Highway to Nowhere
The armored SUV ate the highway in long, dark gulps. Cassidy sat in the back with Max tucked against her side, his small body rigid despite the warm air from the vents. June had her face pressed to the window on the other side, watching the city lights shrink to pinpricks in the rearview mirror. Dorian drove with the calm precision of a man who had done this before, one hand loose on the wheel, eyes flicking between the road and the rearview display that showed nothing but empty asphalt behind them.
“Time to ETA?” Alexander asked from the passenger seat. He hadn’t turned around once. Cassidy watched the back of his head, the way his spine didn’t touch the seat, the constant low current of tension that hummed through his shoulders.
“Twenty-two minutes to the holding point,” Dorian said. “After that, we go ground-dark for at least seventy-two hours.”
“That’s too long,” Cassidy said. “Max has school. He has—he has a life.”
Alexander turned. His eyes found hers in the dim cabin light. “He has a life if he stays alive. School can wait.”
Max pressed closer to her. “Mom? Where are we going?”
“Somewhere safe,” she said. “Your dad arranged it.”
“Is it a hotel?”
“Sort of.”
The SUV crested a rise and the highway opened into darkness. The last gas station had been twelve miles back. The radio had dissolved into static ten miles ago. Cassidy checked her phone — no signal. She checked it again thirty seconds later. Still nothing. She knew she was doing it, knew the compulsion was pointless, but she couldn’t stop her thumb from swiping at the screen, refreshing a bar that refused to appear.
“Put it away,” Alexander said.
“I’m just—”
“They can triangulate off tower handshakes even if you’re not on a call. Dorian already pulled the SIM, but the hardware itself pings. Put it away or turn it off.”
She dropped it into her bag like it had burned her. Max looked up at her, his face half-lit by the dashboard glow. “Are the bad people going to find us?”
“No,” Cassidy said. “They’re not.”
“But Dad said they already knew about us. Before we left.”
Alexander’s jaw did not tighten. His hands did not curl into fists. Instead, he reached over the seat and placed his palm flat on Max’s knee. A simple touch. Solid. “They knew your address,” he said. “They didn’t know we’d be gone before they got there. That’s the difference between knowing where someone is and knowing where they’re going.”
Max considered this. Then he said, “So we’re winning?”
“We’re staying ahead. That’s the same thing for now.”

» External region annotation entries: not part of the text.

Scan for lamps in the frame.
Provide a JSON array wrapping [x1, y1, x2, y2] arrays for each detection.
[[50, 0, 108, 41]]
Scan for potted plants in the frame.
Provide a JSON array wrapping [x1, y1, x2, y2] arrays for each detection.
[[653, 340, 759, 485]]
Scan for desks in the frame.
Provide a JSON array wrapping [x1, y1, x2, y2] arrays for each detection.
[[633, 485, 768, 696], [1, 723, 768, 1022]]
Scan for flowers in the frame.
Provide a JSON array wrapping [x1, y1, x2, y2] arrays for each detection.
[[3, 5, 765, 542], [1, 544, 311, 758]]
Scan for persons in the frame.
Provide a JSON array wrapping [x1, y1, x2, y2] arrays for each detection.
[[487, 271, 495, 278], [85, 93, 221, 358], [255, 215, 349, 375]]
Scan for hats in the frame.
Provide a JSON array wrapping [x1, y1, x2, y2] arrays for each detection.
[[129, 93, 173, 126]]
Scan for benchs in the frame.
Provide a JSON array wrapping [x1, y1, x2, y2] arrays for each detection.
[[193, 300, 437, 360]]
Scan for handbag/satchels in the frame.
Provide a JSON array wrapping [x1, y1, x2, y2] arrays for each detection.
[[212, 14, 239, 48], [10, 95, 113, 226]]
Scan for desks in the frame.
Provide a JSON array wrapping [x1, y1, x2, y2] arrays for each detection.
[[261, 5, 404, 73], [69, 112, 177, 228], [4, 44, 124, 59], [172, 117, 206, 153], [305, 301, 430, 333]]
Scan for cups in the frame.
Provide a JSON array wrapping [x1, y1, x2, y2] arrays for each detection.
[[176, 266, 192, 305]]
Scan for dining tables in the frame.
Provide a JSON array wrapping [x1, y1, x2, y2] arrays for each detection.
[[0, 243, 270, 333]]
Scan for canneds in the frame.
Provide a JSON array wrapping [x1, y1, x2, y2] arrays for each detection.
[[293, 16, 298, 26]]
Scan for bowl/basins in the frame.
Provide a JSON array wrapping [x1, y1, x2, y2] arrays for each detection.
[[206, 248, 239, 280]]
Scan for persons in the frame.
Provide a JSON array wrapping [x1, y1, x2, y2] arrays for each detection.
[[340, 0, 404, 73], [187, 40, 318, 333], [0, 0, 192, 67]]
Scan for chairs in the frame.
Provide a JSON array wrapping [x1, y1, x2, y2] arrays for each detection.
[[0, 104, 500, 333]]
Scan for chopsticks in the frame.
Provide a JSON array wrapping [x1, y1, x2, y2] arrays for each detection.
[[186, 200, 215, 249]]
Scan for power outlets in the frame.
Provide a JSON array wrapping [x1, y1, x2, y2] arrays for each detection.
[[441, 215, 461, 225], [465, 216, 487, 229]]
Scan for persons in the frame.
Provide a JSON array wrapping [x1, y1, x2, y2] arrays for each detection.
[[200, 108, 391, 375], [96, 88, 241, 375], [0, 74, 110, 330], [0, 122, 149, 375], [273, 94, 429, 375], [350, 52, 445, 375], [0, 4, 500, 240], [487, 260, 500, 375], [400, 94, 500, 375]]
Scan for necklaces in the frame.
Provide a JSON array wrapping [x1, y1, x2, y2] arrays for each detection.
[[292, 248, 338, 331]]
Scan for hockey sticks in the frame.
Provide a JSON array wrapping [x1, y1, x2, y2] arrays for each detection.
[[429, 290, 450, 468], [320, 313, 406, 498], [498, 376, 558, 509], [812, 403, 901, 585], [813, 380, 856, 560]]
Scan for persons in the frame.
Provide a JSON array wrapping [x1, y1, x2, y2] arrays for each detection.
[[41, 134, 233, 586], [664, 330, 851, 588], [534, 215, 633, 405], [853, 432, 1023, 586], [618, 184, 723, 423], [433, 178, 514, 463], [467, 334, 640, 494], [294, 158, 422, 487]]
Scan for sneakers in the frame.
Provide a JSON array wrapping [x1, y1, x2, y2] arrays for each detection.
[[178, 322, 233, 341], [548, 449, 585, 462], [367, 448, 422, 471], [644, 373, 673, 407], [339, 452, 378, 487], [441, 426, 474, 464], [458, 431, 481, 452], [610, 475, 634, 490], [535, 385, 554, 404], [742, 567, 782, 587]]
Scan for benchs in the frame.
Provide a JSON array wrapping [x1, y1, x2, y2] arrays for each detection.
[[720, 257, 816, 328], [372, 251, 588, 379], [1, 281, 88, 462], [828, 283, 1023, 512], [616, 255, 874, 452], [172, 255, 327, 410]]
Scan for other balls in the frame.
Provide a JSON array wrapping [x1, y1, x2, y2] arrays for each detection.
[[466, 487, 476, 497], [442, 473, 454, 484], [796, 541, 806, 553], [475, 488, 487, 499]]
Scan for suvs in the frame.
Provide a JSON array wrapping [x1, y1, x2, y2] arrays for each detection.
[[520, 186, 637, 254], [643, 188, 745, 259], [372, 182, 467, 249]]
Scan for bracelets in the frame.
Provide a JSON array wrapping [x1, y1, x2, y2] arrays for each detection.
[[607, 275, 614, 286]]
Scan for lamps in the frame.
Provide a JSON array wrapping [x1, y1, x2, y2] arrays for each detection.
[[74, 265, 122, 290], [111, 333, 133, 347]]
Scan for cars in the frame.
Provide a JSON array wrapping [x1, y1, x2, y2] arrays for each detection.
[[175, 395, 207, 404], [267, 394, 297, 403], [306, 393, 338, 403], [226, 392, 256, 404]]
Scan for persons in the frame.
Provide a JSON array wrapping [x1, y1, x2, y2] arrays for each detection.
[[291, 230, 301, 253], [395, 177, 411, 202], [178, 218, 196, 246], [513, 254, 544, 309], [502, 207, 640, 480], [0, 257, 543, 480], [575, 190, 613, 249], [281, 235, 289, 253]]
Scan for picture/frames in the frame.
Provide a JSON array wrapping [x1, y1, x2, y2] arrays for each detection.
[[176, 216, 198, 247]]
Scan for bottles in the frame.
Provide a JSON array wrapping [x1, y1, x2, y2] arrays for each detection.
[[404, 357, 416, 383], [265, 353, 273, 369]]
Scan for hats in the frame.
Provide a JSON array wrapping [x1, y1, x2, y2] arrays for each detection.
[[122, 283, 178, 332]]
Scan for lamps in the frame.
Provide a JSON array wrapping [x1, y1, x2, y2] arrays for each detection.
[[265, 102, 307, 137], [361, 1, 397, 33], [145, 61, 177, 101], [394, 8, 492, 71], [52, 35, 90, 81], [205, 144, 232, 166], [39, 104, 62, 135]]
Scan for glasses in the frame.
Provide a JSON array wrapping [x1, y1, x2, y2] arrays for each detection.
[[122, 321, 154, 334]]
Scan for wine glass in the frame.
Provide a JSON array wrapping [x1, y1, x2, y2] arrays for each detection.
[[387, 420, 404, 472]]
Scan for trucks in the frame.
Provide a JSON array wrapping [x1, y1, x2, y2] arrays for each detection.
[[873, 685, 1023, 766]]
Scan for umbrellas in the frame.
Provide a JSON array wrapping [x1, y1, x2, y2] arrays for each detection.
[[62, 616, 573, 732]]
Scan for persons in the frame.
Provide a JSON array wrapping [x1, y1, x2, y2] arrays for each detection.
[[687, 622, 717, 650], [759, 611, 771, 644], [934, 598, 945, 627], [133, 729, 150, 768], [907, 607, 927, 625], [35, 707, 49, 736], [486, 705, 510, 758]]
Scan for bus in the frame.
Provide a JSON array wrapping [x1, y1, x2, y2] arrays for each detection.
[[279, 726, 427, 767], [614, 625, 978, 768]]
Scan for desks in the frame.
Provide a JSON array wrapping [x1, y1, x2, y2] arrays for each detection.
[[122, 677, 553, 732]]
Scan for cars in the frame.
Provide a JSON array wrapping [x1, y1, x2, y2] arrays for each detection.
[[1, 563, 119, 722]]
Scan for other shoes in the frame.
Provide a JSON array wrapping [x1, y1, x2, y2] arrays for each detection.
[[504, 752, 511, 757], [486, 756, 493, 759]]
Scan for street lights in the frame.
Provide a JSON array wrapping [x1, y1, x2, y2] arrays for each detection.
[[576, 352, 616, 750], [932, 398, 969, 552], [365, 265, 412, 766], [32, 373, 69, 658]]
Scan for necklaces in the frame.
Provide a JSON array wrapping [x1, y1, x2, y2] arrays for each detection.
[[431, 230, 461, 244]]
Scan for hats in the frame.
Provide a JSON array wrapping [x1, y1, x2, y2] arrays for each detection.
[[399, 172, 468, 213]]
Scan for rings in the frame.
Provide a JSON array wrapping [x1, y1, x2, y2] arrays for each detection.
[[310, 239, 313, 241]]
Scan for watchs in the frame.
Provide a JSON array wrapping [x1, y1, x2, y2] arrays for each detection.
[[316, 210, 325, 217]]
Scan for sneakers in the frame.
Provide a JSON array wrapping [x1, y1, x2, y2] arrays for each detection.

The SUV hummed through another mile of nothing. Cassidy watched the side mirror, watching for headlights that didn’t appear. The road behind them stayed empty. Too empty. She’d driven this stretch before, heading north to visit her mother’s grave on the anniversary, and there had always been at least one other set of lights tracking the same curve. But tonight, nothing moved behind them. The darkness was absolute.
She was about to say something when Dorian’s posture changed. It was small — a shift of his chin, a fractional straightening of his spine against the seat — but it was enough.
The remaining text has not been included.